PASSAGE:
○ ○ ○ ○

I was caught a little by surprise, but I think we did ok in the end. After a moment’s thought, I explained that they were figures invented by people. That different human civilisations share stories about pretend “gods” who have all sorts of different powers – stuff like creating living things and planets, knowing everything in the world, super-strength, and magical deeds. His brow furrowed. He took a moment too, then said “Ohhhh! Sorta like in my Mythical Beasts game!”

Just now, a few days after the question, I asked him if he remembered what “gods” are. He said “Yep! Gods live inside volcanoes, and they can beat everyone.” Close enough, I reckon.

So. December is upon us. I can’t be the only one who grows weary of hearing these frequently whimpered whines about chimney-fairy fakery around this time:

  • “Let them be kids for as long as they can.”
  • “Where’s the joy and magic of childhood?”
  • “You’ve got to instil some wonder into them!”

○ ○ ○ ○

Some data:
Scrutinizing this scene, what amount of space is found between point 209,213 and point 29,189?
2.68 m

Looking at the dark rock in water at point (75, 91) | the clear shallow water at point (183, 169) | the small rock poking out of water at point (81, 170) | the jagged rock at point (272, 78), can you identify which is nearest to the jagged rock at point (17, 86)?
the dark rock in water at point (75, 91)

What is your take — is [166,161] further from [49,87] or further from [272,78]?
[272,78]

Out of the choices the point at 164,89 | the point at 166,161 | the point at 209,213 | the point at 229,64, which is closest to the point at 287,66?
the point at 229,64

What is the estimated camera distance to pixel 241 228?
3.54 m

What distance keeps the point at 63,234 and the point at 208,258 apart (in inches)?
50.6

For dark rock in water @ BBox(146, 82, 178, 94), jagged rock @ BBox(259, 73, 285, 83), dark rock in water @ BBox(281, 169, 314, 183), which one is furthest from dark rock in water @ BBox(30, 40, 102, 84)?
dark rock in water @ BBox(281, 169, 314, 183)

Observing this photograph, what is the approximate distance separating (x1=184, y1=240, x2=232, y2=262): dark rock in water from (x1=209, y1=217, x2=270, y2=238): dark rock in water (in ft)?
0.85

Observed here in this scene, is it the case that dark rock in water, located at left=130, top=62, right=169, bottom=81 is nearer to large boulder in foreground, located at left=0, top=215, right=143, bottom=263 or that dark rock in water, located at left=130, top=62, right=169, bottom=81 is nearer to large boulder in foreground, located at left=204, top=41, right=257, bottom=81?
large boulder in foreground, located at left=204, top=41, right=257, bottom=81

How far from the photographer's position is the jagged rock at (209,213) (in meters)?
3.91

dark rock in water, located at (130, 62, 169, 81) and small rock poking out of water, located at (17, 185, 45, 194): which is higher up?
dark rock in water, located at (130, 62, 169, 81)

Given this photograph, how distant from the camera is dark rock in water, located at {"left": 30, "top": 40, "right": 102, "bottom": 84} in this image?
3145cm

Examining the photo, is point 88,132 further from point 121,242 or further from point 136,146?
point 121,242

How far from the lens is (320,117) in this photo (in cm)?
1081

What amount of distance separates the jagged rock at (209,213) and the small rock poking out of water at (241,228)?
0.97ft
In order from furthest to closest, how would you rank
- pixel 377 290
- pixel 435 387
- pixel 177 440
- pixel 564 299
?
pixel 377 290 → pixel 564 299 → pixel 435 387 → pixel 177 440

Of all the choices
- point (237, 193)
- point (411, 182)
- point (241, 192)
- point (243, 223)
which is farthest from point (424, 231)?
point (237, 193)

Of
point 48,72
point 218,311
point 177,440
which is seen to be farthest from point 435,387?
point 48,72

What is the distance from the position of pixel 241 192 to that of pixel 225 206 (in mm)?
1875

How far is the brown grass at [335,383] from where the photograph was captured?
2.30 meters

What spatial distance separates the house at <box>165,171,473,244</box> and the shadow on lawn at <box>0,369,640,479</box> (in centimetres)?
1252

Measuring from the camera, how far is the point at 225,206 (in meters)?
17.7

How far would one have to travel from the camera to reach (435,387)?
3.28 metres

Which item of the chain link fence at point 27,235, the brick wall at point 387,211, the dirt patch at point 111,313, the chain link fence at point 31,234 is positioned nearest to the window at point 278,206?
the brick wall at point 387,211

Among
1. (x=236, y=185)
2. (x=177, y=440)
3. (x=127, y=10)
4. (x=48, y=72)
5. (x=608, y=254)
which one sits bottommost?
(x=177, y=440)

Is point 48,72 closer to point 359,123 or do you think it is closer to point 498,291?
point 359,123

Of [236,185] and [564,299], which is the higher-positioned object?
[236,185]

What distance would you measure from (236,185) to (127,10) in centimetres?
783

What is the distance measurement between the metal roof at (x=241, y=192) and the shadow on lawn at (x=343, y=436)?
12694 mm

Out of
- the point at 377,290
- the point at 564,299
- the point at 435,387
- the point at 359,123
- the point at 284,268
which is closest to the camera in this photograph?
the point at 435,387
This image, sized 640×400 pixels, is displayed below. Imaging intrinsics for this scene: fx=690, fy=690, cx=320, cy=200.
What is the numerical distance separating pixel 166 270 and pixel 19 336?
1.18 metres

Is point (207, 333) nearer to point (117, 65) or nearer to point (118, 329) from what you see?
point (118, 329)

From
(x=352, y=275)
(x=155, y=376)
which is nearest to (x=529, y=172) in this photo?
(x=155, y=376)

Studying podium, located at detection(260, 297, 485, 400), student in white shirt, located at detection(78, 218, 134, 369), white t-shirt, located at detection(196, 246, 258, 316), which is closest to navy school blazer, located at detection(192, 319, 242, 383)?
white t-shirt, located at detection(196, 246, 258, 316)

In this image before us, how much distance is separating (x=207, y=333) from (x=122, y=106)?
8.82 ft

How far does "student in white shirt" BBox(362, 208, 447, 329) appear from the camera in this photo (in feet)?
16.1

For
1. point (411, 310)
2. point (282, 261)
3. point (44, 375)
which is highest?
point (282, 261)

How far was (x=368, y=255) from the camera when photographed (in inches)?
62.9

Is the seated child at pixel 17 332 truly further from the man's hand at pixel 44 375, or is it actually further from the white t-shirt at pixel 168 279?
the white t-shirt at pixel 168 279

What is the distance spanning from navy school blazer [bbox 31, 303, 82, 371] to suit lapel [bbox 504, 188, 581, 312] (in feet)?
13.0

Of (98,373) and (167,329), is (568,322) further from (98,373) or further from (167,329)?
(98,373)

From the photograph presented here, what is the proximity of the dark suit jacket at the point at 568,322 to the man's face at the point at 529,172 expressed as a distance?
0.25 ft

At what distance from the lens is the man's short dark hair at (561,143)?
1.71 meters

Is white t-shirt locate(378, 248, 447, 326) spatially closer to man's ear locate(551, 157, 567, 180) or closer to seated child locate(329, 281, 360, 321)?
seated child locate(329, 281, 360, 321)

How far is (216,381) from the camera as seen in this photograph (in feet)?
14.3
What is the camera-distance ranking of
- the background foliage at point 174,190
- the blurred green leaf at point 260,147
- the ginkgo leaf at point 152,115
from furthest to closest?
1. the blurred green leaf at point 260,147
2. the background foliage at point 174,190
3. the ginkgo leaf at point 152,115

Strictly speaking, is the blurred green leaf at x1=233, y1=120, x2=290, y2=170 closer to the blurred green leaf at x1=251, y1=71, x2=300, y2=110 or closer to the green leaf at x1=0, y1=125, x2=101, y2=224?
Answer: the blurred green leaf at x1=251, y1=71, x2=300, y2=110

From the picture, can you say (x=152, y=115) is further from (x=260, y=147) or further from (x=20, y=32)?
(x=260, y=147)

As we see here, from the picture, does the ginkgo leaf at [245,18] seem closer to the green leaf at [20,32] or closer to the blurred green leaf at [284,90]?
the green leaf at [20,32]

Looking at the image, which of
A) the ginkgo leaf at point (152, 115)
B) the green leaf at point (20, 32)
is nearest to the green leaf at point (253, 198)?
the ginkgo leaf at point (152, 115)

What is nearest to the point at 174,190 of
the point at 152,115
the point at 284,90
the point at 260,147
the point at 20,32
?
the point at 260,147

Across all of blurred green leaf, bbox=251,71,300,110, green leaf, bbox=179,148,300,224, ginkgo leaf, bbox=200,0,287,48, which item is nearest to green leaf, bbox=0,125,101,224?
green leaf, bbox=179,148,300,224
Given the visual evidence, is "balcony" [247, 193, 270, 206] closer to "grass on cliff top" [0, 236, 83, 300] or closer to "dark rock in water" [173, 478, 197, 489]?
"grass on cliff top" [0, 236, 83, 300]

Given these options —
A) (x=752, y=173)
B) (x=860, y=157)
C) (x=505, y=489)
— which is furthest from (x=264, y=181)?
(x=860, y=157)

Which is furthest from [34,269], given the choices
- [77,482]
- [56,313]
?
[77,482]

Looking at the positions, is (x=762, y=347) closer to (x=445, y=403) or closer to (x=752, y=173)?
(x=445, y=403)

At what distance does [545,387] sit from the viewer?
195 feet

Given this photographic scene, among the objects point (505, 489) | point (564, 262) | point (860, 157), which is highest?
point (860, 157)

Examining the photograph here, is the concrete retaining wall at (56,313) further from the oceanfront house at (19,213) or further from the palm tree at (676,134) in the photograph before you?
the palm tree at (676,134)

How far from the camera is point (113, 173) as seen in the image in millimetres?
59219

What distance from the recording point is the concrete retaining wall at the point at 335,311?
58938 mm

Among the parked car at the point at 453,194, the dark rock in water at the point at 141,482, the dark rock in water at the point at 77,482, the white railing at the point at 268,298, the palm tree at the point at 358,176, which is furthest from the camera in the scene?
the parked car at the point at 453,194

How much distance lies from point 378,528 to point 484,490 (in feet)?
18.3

○ ○ ○ ○

DIRECTION 1:
In the passage about explaining gods to a child, how did the narrator describe what gods are? Answer in one to three sentences.
DIRECTION 2:
Carry on the passage about explaining gods to a child, starting after its last line.

TASK OUTPUT 1:
The narrator said gods are figures invented by people, and that different human civilizations share stories about these pretend beings. The stories give them all sorts of powers, such as creating living things and planets, knowing everything in the world, super-strength and magical deeds.

TASK OUTPUT 2:
  • “There’s more to the world than cold, hard truth.”
  • “My parents told me Santa was real, and I turned out just fine.”

Somehow, we seem to be finding a whole lot of wonder in the real world. Children don’t need us to create wonder. They come with it ready-installed, from the moment they open their eyes and look around. All we have to do is not force it out of them.

The lad’s face lights up with wonder and joy when he comes face to face with an orang-utan, watches a seedling unfurl and shoot up up, finds animal shapes in cloud formations, collects treasure troves of stones and weed-flowers and coloured leaves, or succeeds in turning a somersault or kicking a goal.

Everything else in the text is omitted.